Ich lebe unter einem Dach mit einer Fledermaus. Sie kackt mir auf die Fensterbank meines neuen Zimmers. Erst dachte ich, eine Maus sei irgendwie aufs Dach gekommen, bei genauerer Untersuchung stellte sich das Geknödel als Fledermauskacke heraus und da Fledermäuse wohl stets kurz vor dem Einflug ins Zuhause ihren Darm entleeren, liegt es nahe, dass sie genau über mir ihr Nest hat. Das finde ich reizend. Abends ist sie wohl immer unterwegs, deshalb stört sie mich nicht. Sie feiert auch keine Partys und hält mir mit Sicherheit das ein odere andere Insektengesocks vom Hals.

Mein neues Zimmer. Oben unter dem Dach. Das Zimmer, von dem ich dachte, dort fühlt sich alles anders an, wenn ich dort bin. Seltsam ist doch, dass ich so etwas immer noch denke. Müsste ich es nicht besser wissen? Dass man immer man selbst ist, egal wo man schläft?
Ich stellte mir eben vor, ich würde hier oben mein Laptop zücken und schreiben, was das Zeug hält, weil ich endlich weit genug weg von der Familie bin und in Ruhe in einen Schreibfluß kommen könnte. Könnte, hätte, würde. Jetzt tappen die Leute eben die Treppe nicht zu mir herunter sondern herauf. Und wenn ich zehn Mal die Tür zumache, sie kommen trotzdem. Und wenn ich mir mit Kopfhörern laut Musik ins Hirn blase und gar nicht höre, dass sie kommen, erschrecken sie mich auch noch so, dass ich um mein Leben fürchte. Herzkasper droht. Ich kann so nicht arbeiten. Schreiben im Angesicht des Alltags.
„Mama, ich muss tanken, gibst du mir…“ und „Ich bin fett. Ich bin ganz sicher fett.“ oder „Ich wollte nur mal gucken, was du machst.“
Versuche ich, in Stille zu schreiben, dann wummert der ein oder andere Bass durch die Wände. Manchmal kommt er von ganz tief unten, manchmal nur von wenigen Treppen tiefer. Wenn ich dann lese von Menschen, die sich zu irgendwelchen Schreibworkshops oder Schreibwerkstätten oder Schreibsonstwas ans Meer, in die Berge oder in die Wüste zurückziehen, dann bin ich neidisch. Nicht nur so ein bisschen. Richtig neidisch bin ich dann.

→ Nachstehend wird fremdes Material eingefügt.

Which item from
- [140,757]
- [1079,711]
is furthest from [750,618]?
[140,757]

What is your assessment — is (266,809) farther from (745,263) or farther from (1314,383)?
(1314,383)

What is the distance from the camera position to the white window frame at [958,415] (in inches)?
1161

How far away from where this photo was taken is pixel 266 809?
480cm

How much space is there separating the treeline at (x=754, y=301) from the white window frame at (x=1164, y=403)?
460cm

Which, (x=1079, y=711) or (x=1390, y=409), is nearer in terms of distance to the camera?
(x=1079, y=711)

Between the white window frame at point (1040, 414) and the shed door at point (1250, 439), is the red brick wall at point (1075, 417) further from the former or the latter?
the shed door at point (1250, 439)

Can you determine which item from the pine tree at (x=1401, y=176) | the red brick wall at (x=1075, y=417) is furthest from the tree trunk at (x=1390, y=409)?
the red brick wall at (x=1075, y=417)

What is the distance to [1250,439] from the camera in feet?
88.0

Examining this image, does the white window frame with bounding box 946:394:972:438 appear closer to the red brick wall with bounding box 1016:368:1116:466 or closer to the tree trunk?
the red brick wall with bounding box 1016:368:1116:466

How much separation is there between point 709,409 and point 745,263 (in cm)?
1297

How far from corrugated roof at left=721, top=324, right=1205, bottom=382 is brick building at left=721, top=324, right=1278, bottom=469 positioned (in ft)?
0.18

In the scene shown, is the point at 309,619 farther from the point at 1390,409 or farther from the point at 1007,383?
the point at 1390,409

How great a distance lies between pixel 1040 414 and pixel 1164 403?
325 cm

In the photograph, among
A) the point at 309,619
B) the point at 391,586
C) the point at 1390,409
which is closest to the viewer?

Und frage mich jedes Mal, warum ich das nicht mache. Die Antwort ist so einfach. Weil ich mich auf das Ohne-Mich-Geht-Es-Nicht-Pferd gesetzt habe und seit über zwanzig Jahren auf diesem ollen Gaul durch die Prairie reite. Das ist doch völliger Mumpitz. Denn es geht ohne mich. Definitiv. Alle sind alt genug. Alle sind bereit dazu. Der einzige, der es hier nicht schafft, das bin ich selbst.

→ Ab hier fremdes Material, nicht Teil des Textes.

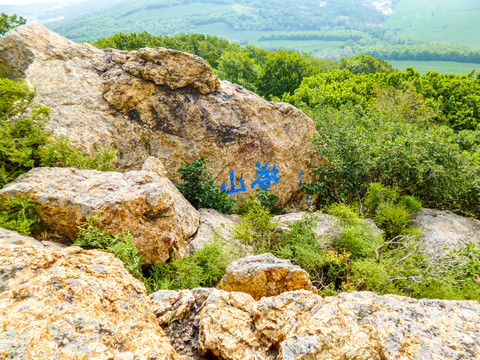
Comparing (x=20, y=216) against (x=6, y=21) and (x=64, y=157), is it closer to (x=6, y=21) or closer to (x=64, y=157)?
(x=64, y=157)

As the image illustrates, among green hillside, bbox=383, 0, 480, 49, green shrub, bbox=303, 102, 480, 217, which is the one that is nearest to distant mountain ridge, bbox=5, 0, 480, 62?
green hillside, bbox=383, 0, 480, 49

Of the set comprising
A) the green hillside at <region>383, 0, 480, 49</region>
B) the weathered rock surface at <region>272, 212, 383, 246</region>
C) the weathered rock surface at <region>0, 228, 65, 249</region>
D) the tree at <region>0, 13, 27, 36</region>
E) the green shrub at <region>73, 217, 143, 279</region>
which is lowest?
the weathered rock surface at <region>272, 212, 383, 246</region>

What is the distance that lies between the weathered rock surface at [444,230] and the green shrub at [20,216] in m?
8.23

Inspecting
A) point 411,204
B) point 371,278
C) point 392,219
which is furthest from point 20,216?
point 411,204

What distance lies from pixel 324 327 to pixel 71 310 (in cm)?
197

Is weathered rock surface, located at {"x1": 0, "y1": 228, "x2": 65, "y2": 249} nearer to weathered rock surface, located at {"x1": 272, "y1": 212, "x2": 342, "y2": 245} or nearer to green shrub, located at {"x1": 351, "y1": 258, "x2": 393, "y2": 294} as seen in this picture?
weathered rock surface, located at {"x1": 272, "y1": 212, "x2": 342, "y2": 245}

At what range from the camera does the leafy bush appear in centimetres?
436

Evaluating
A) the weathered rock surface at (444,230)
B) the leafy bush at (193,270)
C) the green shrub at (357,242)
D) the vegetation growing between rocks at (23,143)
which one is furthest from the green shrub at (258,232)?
the weathered rock surface at (444,230)

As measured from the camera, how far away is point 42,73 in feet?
23.1

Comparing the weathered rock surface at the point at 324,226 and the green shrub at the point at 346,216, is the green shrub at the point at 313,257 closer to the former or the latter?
Result: the weathered rock surface at the point at 324,226

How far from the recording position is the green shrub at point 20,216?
3.81 m

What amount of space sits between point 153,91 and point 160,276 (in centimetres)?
534

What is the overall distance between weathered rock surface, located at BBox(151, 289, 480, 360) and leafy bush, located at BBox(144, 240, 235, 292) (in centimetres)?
148

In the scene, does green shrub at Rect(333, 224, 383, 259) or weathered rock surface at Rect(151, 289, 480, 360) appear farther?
green shrub at Rect(333, 224, 383, 259)
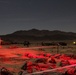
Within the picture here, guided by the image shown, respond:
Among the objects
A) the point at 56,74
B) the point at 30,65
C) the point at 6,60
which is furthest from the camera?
the point at 6,60

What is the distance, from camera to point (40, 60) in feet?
93.3

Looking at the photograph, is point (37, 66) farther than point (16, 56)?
No

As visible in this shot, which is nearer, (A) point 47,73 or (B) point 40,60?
(A) point 47,73

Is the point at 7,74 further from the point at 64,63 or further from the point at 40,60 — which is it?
the point at 40,60

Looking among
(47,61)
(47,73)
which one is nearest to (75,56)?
(47,61)

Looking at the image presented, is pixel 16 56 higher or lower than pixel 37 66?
higher

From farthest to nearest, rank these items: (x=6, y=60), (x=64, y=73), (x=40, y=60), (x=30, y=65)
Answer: (x=6, y=60), (x=40, y=60), (x=30, y=65), (x=64, y=73)

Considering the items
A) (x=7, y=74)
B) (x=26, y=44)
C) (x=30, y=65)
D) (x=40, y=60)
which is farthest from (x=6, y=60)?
(x=26, y=44)

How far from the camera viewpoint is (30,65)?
24609 mm

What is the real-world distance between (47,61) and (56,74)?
13.3m

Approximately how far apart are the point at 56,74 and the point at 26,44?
4582 cm

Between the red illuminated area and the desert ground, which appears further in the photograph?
the desert ground

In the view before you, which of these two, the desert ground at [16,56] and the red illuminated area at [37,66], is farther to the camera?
the desert ground at [16,56]

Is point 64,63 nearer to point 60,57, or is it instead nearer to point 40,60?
point 40,60
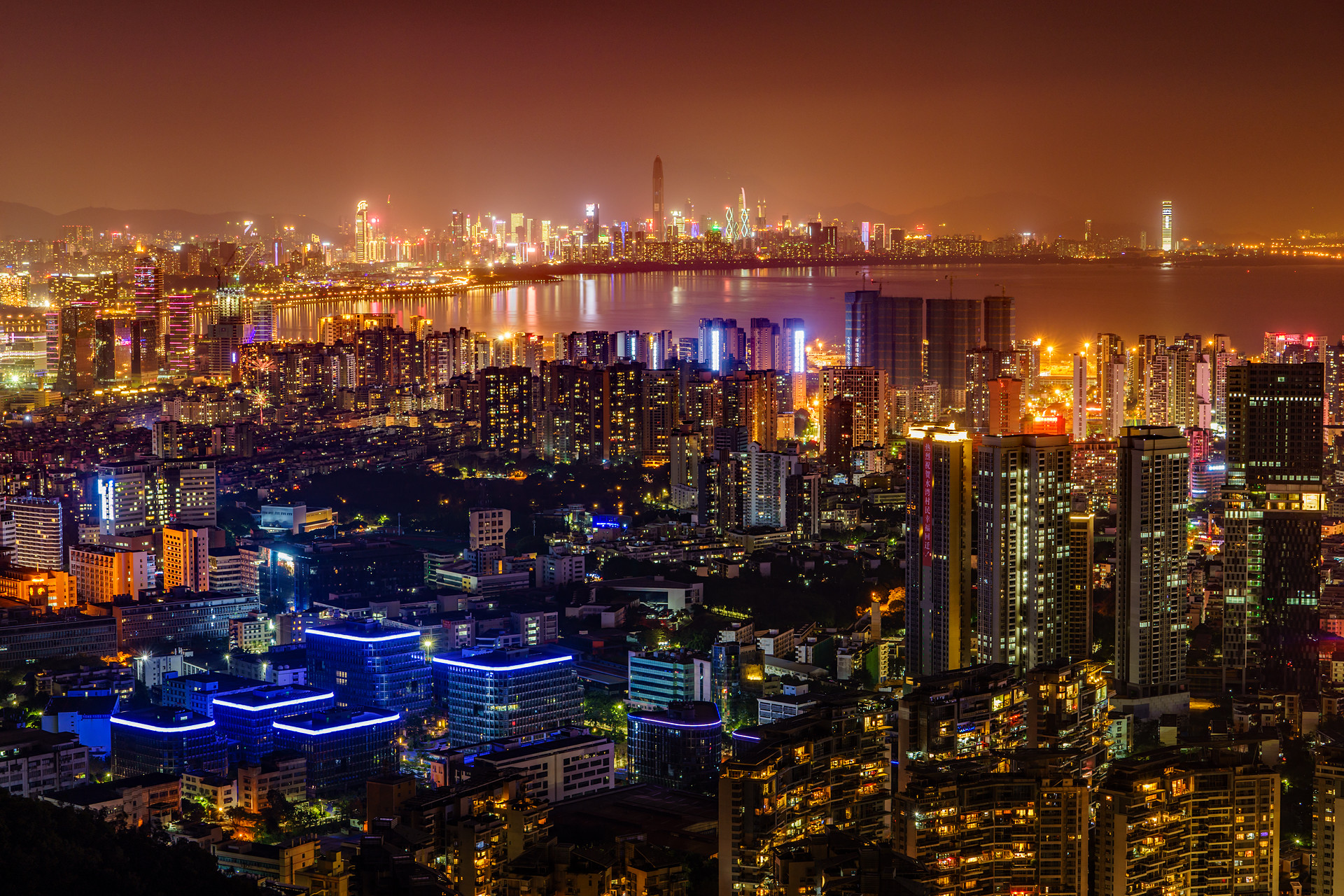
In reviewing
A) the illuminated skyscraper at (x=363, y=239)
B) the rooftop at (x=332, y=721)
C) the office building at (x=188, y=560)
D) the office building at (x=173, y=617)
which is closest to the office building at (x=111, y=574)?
the office building at (x=188, y=560)

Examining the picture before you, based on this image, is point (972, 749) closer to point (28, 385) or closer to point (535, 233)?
point (28, 385)

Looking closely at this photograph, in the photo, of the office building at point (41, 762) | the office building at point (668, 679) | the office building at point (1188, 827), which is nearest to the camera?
the office building at point (1188, 827)

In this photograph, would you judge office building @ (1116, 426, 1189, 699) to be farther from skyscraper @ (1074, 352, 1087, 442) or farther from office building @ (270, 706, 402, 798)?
skyscraper @ (1074, 352, 1087, 442)

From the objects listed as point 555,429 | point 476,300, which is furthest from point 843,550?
point 476,300

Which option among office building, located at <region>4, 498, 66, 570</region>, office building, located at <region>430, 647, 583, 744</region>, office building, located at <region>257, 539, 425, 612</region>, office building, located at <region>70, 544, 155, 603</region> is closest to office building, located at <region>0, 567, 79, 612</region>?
office building, located at <region>70, 544, 155, 603</region>

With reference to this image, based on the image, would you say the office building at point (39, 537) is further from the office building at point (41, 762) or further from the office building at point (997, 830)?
the office building at point (997, 830)

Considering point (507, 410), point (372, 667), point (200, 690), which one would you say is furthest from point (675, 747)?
point (507, 410)
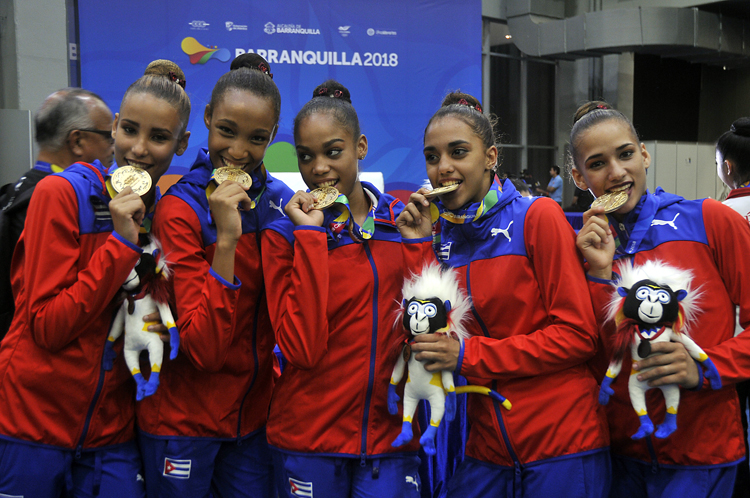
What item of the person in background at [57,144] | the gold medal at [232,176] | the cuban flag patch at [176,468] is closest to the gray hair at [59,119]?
the person in background at [57,144]

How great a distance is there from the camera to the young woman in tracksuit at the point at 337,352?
6.95 ft

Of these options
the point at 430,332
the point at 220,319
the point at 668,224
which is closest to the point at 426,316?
the point at 430,332

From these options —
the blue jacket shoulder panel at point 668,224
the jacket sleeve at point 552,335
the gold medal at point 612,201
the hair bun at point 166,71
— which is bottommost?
the jacket sleeve at point 552,335

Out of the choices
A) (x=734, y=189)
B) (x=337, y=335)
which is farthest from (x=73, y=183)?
(x=734, y=189)

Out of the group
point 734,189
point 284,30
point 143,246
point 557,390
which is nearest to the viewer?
point 557,390

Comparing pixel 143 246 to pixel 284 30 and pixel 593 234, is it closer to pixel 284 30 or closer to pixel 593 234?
pixel 593 234

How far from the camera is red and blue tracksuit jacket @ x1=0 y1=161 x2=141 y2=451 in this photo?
2.07 metres

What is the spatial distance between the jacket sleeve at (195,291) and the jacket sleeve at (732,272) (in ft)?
5.48

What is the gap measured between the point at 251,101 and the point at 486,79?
43.6ft

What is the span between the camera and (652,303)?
1931 millimetres

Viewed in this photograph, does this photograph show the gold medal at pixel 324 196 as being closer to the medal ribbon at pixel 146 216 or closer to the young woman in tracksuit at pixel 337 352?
the young woman in tracksuit at pixel 337 352

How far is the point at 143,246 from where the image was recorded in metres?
2.27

Drei Monate wollte ich letztes Jahr abhauen. Zwei Tage habe ich geschafft. Das ist wirklich ein bisschen armseelig.

Aber das Pferd lässt mich nicht so ohne weiteres absteigen. Vermutlich muss ich abspringen, denn stehenbleiben tut es nicht. Wie früher, wenn die Füße auf der Schaukel bis über die Kronen der Pappeln reichten und genau dann der Moment war, in dem ich sprang. Und flog. Mit einem Kribbeln im Bauch und einem ordentlichen Schlag in alle Knochen beim Aufkommen. Früher war es so einfach. Und heute ist es so schwer.